# start of SOURCE TEXT

A love that will never die, until the sequel

This is timely because they’re turning the movie series into a TV show: in the Librarian movies the titular librarian gets the girl in each movie. And she has dumped him by the time the next movie starts.

At least that has some payoff. The examples I was looking for were the ones where you are made to (or they attempt to make you) care about a relationship throughout a movie and then it is completely invalidated and dismissed by something that happens off screen in between movies.

Yea, of all these examples, Die Hard was the most realistic for me.

Their marriage was on the rocks in the first one, a one-time event usually doesn’t change that because the underlying people didn’t change. Sure, the wife is grateful she’s not dead, but that doesn’t solve the emotional problems or long-distance issues that put the marriage on the rocks in the first place. Same with the second movie. The most unrealistic part of the third is when he tries to call her from a pay phone. Let it go already.

Appeal to mercy ended with sweep the leg.

# end of SOURCE TEXT

• [REQUIRED WORK]:
#1 Answer these questions from the comments on sequels that undo movie romances.
(a) By the time the next Librarian movie starts, what has happened to the girl the librarian got?
(b) Which example did one commenter find the most realistic?
(c) What does that commenter call the most unrealistic part of the third movie?
#2 The comments on sequels that undo movie romances discuss the Die Hard movies one at a time. List each movie that is mentioned, using the words the comments use for it.
#3 Pick up the comments on sequels that undo movie romances after their last line and continue them.
The listing that comes next is separate material and has no connection to the text about movie romances.

# start of DATA SHOWN

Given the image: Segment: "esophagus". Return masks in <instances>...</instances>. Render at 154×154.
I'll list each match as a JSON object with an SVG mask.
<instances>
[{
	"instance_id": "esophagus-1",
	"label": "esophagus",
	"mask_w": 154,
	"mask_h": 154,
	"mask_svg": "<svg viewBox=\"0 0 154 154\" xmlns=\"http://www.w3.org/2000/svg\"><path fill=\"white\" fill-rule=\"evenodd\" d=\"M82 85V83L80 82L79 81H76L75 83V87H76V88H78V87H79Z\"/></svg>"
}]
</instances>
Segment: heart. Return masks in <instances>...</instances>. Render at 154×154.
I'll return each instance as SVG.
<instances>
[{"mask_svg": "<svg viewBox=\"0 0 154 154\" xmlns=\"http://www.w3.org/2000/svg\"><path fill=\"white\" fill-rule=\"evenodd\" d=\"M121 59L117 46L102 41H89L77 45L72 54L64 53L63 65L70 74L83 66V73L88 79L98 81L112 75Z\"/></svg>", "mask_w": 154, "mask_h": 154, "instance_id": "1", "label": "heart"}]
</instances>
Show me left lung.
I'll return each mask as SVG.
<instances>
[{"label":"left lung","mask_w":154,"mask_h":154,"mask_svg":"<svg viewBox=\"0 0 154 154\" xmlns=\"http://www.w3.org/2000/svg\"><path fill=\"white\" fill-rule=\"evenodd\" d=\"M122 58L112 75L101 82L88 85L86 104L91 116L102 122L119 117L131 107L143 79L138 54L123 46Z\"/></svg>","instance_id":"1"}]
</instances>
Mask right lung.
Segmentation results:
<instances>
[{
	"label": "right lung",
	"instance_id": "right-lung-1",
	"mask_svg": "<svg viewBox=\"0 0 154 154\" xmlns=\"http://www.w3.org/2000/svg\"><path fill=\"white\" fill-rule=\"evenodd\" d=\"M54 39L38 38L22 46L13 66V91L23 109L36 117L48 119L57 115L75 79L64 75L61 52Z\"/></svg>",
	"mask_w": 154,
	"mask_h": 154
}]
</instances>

# end of DATA SHOWN

• [EXERCISE ANSWERS]:
#1
(a) She has dumped him.
(b) Die Hard.
(c) When he tries to call her from a pay phone.

#2
the first one
the second movie
the third

#3
The first Indiana Jones sequel was actually a prequel. Since we know Indy screwed Marion and dumped her, that was probably something better left off-screen. In addition, Marion was supposed to be quite a bit younger than Indy, so while they could get away with a few-years-older Harrison Ford playing a younger Indy, it would have been more awkward with using Karen Allen as Marion, and at any rate, the female character in that film was the polar opposite of Marion. So if it came down to recasting the role with a younger actress who looked like Karen Allen, and then showing her all naive and squeamish, which would be her previous traits before being involved with Indy-- the writers didn’t want to go there, and it was probably a good idea. Better to have an entirely new character. Whom Indy also discards. He’s actually a bit of a shmuck.

I don’t even remember who the love-interest was in the third movie, but IJ & the Last Crusade was filmed, IIRC, around the same time that Karen Allen was appearing in The Glass Menagerie on Broadway, so she may not have been available for it, and at any rate, it was really about Indy’s relationship with his father, not with a woman. Allen may not have been interested in a really minor role.

Sometimes real life writes the script.

this is a good reason why Aliens 3 does not exist.

It was the Nazi scientist, Elsa.

OT, I know, but IMHO, any TV show called The Librarian should have an orangutan in the title role.

Or at least a guy in an orangutan suit…

Sounds to me like the protagonist hadn’t addressed his problems.

He’s still with the girl so far in the series…

Ook.

I’m not sure what the (now zombie) OP was asking for, but if it’s “loves that don’t die (until the sequel” , then the entire James Bond series counts. Bond didn’t carry over a female from one book to the next, and the movies were pretty much the same. The only sort-of exceptions in the films were Bond’s perpetual flirting with Miss Moneypenny and Sylvia Trench, who shows up as Bond’s kinda girlfriend in both Dr. No and From Russia with Love. The running joke with her was that they would just be getting started, and Bond would be called on a mission, breaking things up. They decided to drop that after the first two films.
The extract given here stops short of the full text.